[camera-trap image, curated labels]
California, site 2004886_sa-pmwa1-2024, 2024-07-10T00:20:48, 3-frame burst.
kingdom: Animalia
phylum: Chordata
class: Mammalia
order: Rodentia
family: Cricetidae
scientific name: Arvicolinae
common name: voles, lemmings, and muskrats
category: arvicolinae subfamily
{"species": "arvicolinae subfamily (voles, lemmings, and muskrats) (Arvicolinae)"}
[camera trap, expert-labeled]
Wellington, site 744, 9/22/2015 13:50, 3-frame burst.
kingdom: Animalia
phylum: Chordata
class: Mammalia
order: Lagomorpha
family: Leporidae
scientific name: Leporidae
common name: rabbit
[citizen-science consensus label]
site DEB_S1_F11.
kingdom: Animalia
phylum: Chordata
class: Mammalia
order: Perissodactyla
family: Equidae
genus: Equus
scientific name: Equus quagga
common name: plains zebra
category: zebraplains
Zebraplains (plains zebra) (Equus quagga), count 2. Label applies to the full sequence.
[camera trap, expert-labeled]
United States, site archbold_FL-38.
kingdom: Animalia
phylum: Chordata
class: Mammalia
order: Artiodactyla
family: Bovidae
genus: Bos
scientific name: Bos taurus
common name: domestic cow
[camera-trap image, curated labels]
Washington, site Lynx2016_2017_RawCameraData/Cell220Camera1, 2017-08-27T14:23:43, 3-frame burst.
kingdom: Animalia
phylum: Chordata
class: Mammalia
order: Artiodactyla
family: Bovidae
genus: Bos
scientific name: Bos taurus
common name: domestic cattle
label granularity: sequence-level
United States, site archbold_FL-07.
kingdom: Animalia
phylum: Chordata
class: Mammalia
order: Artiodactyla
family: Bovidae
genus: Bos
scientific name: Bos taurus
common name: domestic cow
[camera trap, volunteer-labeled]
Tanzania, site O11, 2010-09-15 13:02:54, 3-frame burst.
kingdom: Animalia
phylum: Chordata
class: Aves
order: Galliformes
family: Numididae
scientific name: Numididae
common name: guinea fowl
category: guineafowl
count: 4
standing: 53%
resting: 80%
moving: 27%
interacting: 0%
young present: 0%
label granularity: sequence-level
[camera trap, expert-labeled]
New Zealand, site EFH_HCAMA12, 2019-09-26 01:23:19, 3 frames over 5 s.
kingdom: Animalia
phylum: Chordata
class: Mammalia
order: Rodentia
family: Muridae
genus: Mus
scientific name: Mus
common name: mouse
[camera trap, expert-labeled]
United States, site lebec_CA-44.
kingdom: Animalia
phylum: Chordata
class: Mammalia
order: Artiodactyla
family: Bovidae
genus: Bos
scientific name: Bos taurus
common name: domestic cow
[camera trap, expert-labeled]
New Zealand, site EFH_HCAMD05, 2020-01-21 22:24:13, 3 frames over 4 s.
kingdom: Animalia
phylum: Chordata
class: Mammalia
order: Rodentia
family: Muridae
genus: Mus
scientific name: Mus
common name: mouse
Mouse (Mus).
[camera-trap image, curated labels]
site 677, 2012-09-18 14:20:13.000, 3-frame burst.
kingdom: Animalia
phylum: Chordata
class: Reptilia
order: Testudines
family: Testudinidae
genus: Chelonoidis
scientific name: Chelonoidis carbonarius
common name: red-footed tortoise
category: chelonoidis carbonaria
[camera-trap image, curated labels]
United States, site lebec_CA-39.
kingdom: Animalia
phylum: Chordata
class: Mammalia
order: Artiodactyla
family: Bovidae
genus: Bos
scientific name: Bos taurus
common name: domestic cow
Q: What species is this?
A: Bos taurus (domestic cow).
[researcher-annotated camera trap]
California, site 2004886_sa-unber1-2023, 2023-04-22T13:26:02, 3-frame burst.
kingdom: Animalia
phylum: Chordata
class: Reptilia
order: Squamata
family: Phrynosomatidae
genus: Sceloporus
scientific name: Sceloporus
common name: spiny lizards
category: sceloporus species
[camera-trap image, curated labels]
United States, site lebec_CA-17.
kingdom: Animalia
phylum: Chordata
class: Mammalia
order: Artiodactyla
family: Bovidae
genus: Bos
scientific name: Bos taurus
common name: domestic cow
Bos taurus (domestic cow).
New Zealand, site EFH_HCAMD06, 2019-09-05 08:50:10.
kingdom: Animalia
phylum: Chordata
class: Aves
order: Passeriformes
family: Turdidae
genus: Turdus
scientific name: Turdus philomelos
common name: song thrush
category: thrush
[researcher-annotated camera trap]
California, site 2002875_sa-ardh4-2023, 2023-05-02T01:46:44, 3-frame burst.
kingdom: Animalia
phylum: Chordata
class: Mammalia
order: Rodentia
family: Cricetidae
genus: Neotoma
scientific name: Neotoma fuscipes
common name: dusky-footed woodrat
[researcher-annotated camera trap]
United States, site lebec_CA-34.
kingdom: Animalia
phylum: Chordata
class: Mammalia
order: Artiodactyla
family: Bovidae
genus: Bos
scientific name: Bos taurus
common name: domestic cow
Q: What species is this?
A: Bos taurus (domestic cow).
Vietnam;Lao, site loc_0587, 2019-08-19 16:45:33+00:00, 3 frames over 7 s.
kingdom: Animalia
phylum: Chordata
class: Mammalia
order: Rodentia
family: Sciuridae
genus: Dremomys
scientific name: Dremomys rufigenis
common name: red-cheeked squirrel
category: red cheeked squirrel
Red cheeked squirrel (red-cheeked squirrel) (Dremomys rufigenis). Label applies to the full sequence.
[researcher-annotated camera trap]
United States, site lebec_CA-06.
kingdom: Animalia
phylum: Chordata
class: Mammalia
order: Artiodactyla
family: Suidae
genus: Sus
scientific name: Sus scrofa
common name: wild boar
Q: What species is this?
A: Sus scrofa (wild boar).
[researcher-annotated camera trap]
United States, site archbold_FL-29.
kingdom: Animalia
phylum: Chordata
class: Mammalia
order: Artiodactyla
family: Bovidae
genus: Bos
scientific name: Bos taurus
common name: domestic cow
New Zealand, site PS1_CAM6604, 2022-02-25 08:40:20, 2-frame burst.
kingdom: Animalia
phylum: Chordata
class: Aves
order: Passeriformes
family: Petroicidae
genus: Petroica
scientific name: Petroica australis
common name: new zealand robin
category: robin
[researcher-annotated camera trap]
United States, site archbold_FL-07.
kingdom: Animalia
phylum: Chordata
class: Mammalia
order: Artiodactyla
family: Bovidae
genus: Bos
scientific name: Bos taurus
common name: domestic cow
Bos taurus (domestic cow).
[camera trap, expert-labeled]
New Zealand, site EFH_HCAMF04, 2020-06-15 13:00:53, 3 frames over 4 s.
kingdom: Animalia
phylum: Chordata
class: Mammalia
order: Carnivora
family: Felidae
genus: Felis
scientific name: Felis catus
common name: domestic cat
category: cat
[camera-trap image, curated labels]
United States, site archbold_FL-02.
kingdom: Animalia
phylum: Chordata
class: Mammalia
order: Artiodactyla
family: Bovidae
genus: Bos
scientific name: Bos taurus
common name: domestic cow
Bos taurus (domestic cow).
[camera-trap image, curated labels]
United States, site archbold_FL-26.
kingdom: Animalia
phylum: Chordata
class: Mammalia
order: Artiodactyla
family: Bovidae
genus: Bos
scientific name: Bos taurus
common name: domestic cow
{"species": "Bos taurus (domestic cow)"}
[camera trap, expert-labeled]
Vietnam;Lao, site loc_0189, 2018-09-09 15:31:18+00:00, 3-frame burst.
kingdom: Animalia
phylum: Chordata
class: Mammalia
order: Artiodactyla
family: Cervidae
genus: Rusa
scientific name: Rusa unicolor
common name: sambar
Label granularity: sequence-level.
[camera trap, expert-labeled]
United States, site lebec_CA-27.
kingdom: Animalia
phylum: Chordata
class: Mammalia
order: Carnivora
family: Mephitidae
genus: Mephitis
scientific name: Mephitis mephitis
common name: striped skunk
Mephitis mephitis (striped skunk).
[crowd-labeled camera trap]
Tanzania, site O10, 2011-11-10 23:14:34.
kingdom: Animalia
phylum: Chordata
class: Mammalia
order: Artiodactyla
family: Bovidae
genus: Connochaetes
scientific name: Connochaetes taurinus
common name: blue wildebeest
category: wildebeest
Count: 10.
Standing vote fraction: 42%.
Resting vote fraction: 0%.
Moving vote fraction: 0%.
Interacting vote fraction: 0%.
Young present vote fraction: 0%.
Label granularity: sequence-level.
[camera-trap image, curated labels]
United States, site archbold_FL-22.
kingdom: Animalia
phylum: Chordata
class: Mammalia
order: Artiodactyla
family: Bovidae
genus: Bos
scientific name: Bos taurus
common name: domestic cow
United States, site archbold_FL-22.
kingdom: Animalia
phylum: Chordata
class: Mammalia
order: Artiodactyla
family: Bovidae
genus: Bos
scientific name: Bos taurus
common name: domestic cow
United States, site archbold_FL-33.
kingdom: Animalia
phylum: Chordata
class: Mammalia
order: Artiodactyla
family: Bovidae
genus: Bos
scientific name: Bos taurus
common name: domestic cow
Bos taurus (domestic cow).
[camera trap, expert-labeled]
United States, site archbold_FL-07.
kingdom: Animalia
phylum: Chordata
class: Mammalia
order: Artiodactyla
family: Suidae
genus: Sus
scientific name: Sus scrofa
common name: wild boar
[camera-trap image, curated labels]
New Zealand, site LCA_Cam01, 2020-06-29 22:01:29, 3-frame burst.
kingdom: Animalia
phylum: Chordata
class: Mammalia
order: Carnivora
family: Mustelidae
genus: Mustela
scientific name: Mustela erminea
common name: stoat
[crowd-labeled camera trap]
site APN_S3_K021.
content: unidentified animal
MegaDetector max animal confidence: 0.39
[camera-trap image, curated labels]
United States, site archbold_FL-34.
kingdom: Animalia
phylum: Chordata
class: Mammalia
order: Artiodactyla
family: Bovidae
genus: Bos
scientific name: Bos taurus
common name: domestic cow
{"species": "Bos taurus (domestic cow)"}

-.-.-

TO DO: Restate, word for word, the final stretch of the entries above: the line containing "United States, site archbold_FL-33." and every line after it, up to and including the last.

ANSWER SECTION:
United States, site archbold_FL-33.
kingdom: Animalia
phylum: Chordata
class: Mammalia
order: Artiodactyla
family: Bovidae
genus: Bos
scientific name: Bos taurus
common name: domestic cow
Bos taurus (domestic cow).
[camera trap, expert-labeled]
United States, site archbold_FL-07.
kingdom: Animalia
phylum: Chordata
class: Mammalia
order: Artiodactyla
family: Suidae
genus: Sus
scientific name: Sus scrofa
common name: wild boar
[camera-trap image, curated labels]
New Zealand, site LCA_Cam01, 2020-06-29 22:01:29, 3-frame burst.
kingdom: Animalia
phylum: Chordata
class: Mammalia
order: Carnivora
family: Mustelidae
genus: Mustela
scientific name: Mustela erminea
common name: stoat
[crowd-labeled camera trap]
site APN_S3_K021.
content: unidentified animal
MegaDetector max animal confidence: 0.39
[camera-trap image, curated labels]
United States, site archbold_FL-34.
kingdom: Animalia
phylum: Chordata
class: Mammalia
order: Artiodactyla
family: Bovidae
genus: Bos
scientific name: Bos taurus
common name: domestic cow
{"species": "Bos taurus (domestic cow)"}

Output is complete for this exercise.